Magwitch just gave him the tool to elevate himself.  Had he not met Magwitch, an unhappy blacksmith, but a blacksmith he would have remained.  The lesson he learns from Miss Havisham is to be ashamed of himself and his upbringing.  From the moment they meet him, Magwitch and Miss Havisham both toy with Pip and use him for their own ends.

In London, Pip learns to be a gentleman and begins to have a higher opinion of himself, but there is always doubt.  He continues to chase Estella, the unattainable love, and remains both selfish and immature.  Because of his emotionally stunted upbringing as a pawn of Miss Havisham (and likely having received no love as a child), he never grows and develops.  He gets no guidance from Jaggers and very little from Wemmick, and his friends are as hopeless as he is.

When Magwitch returns and his old life returns to haunt him, his new life comes crashing down.  Pip develops the first real relationship he has had, in a way, with Magwitch.  It is extremely short though, because it takes him time to warm to Magwitch.  He is horrified when the man first returns and doesn’t see him as a father figure until he is basically gone.

[He] turned his eyes on me with a trustful look, as if he were confident that I had seen some small redeeming touch in him, even so long ago as when I was a little child. (Ch. 56)

Pip does care about Magwitch, and it is clear that Magwitch has given everything he has for Pip, even though his motives were not completely altruistic.  Neither of them is entirely capable of a normal relationship.  Magwitch, like Miss Havisham, wants revenge.  He wants revenge on the system, proving that he can make any poor country boy into a gentleman.

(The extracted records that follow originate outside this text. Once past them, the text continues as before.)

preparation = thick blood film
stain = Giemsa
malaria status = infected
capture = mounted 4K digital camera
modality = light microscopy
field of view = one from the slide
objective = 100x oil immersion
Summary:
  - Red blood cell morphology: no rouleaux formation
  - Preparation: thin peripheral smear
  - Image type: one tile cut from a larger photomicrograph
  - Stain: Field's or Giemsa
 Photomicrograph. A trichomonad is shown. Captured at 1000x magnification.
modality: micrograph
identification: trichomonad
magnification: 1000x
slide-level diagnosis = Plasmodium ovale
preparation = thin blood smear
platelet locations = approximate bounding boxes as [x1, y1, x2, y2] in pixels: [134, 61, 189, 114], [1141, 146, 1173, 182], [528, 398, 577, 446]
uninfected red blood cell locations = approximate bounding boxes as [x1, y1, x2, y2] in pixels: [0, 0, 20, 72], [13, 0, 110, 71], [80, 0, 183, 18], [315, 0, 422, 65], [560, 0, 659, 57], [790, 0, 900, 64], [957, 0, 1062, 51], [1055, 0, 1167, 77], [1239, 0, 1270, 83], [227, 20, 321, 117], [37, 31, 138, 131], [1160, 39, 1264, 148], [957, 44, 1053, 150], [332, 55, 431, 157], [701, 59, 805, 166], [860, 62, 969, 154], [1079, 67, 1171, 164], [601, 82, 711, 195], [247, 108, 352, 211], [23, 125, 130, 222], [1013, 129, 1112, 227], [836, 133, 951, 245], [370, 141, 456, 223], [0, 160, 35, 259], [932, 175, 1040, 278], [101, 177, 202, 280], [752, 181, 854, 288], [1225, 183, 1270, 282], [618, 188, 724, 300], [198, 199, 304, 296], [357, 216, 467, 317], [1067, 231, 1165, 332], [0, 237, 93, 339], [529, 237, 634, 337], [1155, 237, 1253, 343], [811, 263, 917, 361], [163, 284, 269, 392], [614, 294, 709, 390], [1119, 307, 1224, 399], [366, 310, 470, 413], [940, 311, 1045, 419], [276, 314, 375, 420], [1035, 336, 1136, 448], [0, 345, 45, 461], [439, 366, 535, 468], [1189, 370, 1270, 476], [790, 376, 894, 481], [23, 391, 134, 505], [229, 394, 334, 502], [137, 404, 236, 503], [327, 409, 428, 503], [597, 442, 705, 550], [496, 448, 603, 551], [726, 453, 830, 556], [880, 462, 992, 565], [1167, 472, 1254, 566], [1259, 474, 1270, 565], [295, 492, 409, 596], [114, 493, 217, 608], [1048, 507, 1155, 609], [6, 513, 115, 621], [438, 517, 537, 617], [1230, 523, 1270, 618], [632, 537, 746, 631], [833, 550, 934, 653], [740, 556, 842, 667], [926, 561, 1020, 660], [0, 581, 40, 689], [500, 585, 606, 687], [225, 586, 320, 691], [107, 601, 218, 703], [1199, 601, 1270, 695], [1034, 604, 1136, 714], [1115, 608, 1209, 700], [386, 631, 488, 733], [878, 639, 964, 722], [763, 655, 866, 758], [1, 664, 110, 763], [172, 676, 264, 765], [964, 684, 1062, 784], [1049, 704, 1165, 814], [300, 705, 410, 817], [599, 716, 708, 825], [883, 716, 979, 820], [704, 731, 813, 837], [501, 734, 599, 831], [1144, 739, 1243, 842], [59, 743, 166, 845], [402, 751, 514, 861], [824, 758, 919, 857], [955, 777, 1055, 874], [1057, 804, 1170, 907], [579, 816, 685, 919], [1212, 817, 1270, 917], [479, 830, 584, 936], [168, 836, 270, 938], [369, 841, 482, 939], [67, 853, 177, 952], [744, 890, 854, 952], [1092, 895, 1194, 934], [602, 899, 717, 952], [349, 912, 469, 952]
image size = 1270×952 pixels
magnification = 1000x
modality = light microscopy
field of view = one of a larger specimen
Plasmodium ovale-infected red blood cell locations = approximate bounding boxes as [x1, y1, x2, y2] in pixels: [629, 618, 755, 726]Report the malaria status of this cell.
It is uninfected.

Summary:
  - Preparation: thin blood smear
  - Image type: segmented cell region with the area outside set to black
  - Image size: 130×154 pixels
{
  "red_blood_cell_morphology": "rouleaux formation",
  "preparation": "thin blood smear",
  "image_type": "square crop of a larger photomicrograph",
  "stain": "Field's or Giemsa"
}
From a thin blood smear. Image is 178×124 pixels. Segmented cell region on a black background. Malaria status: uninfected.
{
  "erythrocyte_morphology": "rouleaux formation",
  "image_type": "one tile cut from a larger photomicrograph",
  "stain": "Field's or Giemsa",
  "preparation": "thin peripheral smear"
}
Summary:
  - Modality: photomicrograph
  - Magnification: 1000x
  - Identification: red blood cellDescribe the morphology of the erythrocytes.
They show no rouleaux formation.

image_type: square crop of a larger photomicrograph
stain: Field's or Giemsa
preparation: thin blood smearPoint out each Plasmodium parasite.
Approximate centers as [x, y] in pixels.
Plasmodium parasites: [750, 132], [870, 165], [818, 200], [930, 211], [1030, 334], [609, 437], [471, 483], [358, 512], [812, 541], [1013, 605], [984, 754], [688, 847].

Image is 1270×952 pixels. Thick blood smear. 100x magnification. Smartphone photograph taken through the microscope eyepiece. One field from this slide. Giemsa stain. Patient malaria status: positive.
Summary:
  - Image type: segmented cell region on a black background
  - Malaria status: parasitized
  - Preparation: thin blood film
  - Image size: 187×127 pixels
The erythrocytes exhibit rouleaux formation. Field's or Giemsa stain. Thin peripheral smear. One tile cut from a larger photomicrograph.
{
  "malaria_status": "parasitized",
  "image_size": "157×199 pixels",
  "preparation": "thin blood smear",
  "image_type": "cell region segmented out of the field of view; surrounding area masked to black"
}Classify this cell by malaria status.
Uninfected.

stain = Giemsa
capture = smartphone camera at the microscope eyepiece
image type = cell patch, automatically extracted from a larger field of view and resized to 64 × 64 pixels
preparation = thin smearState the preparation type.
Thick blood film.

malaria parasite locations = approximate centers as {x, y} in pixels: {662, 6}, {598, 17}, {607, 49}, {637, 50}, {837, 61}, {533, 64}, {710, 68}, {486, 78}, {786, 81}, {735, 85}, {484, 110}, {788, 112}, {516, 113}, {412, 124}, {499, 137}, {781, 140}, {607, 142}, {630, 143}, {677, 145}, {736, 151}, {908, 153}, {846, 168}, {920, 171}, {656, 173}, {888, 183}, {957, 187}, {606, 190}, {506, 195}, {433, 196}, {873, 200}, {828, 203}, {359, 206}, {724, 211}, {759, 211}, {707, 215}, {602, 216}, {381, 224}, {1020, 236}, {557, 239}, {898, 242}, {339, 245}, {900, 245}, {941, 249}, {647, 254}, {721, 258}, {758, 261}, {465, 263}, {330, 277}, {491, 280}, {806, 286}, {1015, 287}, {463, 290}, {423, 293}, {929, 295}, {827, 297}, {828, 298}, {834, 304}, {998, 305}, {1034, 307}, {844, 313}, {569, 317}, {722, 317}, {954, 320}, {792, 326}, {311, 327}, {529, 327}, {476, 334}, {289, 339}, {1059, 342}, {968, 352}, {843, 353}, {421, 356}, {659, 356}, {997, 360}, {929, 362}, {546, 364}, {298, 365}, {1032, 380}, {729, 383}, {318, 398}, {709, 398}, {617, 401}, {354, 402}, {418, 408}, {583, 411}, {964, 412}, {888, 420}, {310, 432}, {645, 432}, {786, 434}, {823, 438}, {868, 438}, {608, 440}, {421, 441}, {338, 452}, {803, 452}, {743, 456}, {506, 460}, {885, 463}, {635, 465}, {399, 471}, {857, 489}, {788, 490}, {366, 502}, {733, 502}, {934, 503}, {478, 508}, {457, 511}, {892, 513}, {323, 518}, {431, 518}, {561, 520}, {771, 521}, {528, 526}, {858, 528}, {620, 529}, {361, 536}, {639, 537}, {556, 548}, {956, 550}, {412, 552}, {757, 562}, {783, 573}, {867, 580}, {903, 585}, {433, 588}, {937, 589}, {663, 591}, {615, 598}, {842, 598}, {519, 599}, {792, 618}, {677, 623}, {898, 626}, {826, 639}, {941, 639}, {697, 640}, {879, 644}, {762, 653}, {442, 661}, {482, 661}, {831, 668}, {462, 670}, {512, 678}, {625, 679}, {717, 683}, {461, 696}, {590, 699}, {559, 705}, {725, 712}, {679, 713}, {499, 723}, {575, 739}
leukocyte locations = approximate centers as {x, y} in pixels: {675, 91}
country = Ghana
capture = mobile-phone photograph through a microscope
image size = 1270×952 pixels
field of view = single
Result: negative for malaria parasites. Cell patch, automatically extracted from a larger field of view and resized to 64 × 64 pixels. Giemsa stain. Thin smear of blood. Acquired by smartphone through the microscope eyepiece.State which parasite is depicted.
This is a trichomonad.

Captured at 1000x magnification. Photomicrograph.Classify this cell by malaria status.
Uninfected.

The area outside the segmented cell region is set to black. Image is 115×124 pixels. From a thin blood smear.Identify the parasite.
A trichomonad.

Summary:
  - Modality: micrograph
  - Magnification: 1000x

By the end of his journey, Pip has grown.  However, he is still alone.  He never marries, and at the end of the book he seems to leave the impression that it is not likely he will.  Like Estella, he has been ruined for love.  When he looks back on his life, it is with some understanding but also with self-pity.  Even the narrator of the story does not have a mature adult’s emotional landscape.  However, we can certainly see how he got to be where he is.  He has been through a lot.